→ Assigned task
Lines from the beginning of the data below through the one containing "2022 GATLINBURG TN" are to be printed exactly as they appear.

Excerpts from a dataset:
[Start of Attachment]
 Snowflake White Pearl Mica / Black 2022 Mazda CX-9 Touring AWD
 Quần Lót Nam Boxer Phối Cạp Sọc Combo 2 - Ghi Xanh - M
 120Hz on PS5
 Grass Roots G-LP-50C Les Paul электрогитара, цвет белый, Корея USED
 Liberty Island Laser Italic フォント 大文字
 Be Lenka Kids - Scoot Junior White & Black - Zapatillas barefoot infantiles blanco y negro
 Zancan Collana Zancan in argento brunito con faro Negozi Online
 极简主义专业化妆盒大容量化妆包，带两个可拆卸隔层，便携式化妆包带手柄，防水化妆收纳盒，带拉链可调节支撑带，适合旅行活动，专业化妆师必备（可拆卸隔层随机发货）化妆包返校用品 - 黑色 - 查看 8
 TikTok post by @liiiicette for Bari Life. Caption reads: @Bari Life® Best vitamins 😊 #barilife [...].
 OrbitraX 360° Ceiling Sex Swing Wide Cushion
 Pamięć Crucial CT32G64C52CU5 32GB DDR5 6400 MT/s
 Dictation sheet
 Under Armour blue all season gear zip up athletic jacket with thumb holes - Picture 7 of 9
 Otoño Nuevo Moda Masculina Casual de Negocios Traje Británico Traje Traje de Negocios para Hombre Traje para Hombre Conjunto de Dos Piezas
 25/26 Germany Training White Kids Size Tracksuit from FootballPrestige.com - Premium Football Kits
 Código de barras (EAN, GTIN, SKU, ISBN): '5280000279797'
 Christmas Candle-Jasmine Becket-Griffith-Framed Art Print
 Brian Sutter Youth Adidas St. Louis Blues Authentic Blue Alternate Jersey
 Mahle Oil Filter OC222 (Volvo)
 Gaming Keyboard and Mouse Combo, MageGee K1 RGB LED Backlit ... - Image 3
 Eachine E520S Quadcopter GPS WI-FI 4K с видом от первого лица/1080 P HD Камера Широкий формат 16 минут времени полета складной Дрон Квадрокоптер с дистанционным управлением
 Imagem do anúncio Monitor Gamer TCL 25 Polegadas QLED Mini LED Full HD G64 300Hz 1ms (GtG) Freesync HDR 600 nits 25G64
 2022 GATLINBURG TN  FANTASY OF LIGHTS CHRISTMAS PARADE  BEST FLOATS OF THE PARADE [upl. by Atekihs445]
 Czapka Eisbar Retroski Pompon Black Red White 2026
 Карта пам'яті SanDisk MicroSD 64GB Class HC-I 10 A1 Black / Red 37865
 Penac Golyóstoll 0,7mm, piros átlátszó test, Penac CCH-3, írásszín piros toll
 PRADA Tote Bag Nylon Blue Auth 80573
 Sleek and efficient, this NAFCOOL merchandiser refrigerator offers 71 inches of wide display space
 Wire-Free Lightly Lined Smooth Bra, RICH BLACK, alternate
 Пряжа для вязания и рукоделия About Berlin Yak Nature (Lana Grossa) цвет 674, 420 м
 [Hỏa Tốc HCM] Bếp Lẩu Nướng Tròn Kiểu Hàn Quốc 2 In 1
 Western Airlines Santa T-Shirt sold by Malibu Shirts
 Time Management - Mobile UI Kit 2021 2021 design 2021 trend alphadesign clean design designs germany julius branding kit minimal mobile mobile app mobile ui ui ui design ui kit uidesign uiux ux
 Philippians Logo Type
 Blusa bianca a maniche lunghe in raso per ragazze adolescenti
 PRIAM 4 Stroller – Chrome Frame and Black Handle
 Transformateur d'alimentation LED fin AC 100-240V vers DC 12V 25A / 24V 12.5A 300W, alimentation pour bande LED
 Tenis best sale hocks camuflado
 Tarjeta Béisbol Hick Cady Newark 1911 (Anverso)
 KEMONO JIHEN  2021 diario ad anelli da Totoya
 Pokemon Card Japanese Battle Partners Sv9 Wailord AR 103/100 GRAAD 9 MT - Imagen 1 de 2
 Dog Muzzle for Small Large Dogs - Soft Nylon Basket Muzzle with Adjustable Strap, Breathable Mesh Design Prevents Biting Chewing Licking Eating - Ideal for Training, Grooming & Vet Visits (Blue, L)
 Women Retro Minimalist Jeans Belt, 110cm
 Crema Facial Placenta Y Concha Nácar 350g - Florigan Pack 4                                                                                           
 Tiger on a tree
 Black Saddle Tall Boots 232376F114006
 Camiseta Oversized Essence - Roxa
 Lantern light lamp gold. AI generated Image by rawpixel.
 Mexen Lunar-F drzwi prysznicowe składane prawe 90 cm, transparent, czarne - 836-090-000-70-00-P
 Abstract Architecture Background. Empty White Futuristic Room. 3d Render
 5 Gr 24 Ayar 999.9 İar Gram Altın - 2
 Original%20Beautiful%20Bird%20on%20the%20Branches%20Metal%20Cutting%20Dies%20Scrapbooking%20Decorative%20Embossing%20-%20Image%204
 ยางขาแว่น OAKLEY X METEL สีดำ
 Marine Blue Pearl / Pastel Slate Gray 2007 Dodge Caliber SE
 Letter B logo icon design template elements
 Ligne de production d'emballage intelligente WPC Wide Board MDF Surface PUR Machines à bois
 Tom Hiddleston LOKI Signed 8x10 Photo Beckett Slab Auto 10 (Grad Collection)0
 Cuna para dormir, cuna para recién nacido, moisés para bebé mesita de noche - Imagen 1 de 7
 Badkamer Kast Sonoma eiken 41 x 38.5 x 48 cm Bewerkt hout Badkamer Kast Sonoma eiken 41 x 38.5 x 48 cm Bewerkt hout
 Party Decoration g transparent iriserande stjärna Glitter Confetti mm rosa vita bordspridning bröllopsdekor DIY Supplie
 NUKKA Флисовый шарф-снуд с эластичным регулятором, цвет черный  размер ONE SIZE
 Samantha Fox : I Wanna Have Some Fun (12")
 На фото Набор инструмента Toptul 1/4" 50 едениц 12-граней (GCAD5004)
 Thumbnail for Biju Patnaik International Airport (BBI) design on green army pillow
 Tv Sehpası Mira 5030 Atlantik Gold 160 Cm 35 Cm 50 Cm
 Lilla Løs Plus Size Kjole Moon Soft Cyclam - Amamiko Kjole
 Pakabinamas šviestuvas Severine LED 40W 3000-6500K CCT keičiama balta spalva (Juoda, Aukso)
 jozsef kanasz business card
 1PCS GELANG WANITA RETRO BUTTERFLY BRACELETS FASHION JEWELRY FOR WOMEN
[End of Attachment]
→ Finished task
 Snowflake White Pearl Mica / Black 2022 Mazda CX-9 Touring AWD
 Quần Lót Nam Boxer Phối Cạp Sọc Combo 2 - Ghi Xanh - M
 120Hz on PS5
 Grass Roots G-LP-50C Les Paul электрогитара, цвет белый, Корея USED
 Liberty Island Laser Italic フォント 大文字
 Be Lenka Kids - Scoot Junior White & Black - Zapatillas barefoot infantiles blanco y negro
 Zancan Collana Zancan in argento brunito con faro Negozi Online
 极简主义专业化妆盒大容量化妆包，带两个可拆卸隔层，便携式化妆包带手柄，防水化妆收纳盒，带拉链可调节支撑带，适合旅行活动，专业化妆师必备（可拆卸隔层随机发货）化妆包返校用品 - 黑色 - 查看 8
 TikTok post by @liiiicette for Bari Life. Caption reads: @Bari Life® Best vitamins 😊 #barilife [...].
 OrbitraX 360° Ceiling Sex Swing Wide Cushion
 Pamięć Crucial CT32G64C52CU5 32GB DDR5 6400 MT/s
 Dictation sheet
 Under Armour blue all season gear zip up athletic jacket with thumb holes - Picture 7 of 9
 Otoño Nuevo Moda Masculina Casual de Negocios Traje Británico Traje Traje de Negocios para Hombre Traje para Hombre Conjunto de Dos Piezas
 25/26 Germany Training White Kids Size Tracksuit from FootballPrestige.com - Premium Football Kits
 Código de barras (EAN, GTIN, SKU, ISBN): '5280000279797'
 Christmas Candle-Jasmine Becket-Griffith-Framed Art Print
 Brian Sutter Youth Adidas St. Louis Blues Authentic Blue Alternate Jersey
 Mahle Oil Filter OC222 (Volvo)
 Gaming Keyboard and Mouse Combo, MageGee K1 RGB LED Backlit ... - Image 3
 Eachine E520S Quadcopter GPS WI-FI 4K с видом от первого лица/1080 P HD Камера Широкий формат 16 минут времени полета складной Дрон Квадрокоптер с дистанционным управлением
 Imagem do anúncio Monitor Gamer TCL 25 Polegadas QLED Mini LED Full HD G64 300Hz 1ms (GtG) Freesync HDR 600 nits 25G64
 2022 GATLINBURG TN  FANTASY OF LIGHTS CHRISTMAS PARADE  BEST FLOATS OF THE PARADE [upl. by Atekihs445]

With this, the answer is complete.